Today we were privileged to have the best kind of guide to the city of Lucca: a local. Or, failing that, try this: Authentic Tuscany (Touring Club Guide). On a cold winter’s day, we managed to see only three of the city’s 100 churches (for which it gained its name “La citta’ delle cento chiese”), consume one long lunch, and make two bar breaks. I came away with the impression that Lucca is a charming city with nice people, good food, and good shopping too. I know I’ll be back as there is a lot more to explore. It’s only 80km from Florence on the A11 highway.
A bit of HISTORY: Lucca’s indigenous settlers were conquered by the Romans in 180BC, the imprint of whom is still clearly visible in the cardo and decumans that meet at the present piazza San Michele in Foro. The shape of the ampitheatre is preserved as an open, oval piazza of the same name, now surrounded by nicely restored medieval buildings (extremely picturesque, especially at night). Under Lombard rule, Lucca became a powerful city on a handy trade route to the North. Medieval Lucca appears to have been prosperous, as many buildings were begun in the mid 11th century, and still preserve their luccan-pisan romanesque style (which consists, it appears, of many small blind arches in vertical rows).

(Data lines)
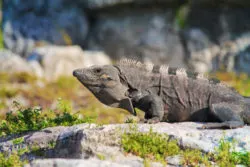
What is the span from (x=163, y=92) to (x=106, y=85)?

(Exercise instructions)
1. In the text about Lucca, replace "ampitheatre" with "amphitheater" in the passage starting with "A bit of HISTORY: Lucca’s" and going on through "in vertical rows).".
2. According to the text about Lucca, how far is the city from Florence, and by which road?
3. What reason does the text about Lucca give for thinking that the medieval city was prosperous?
The material above has no connection to the text about Lucca.

(Completed exercise)
1.
A bit of HISTORY: Lucca’s indigenous settlers were conquered by the Romans in 180BC, the imprint of whom is still clearly visible in the cardo and decumans that meet at the present piazza San Michele in Foro. The shape of the amphitheater is preserved as an open, oval piazza of the same name, now surrounded by nicely restored medieval buildings (extremely picturesque, especially at night). Under Lombard rule, Lucca became a powerful city on a handy trade route to the North. Medieval Lucca appears to have been prosperous, as many buildings were begun in the mid 11th century, and still preserve their luccan-pisan romanesque style (which consists, it appears, of many small blind arches in vertical rows).

2. It is 80km from Florence on the A11 highway.

3. Medieval Lucca appears to have been prosperous because many of its buildings were begun in the mid 11th century. Those buildings still preserve their Luccan-Pisan Romanesque style.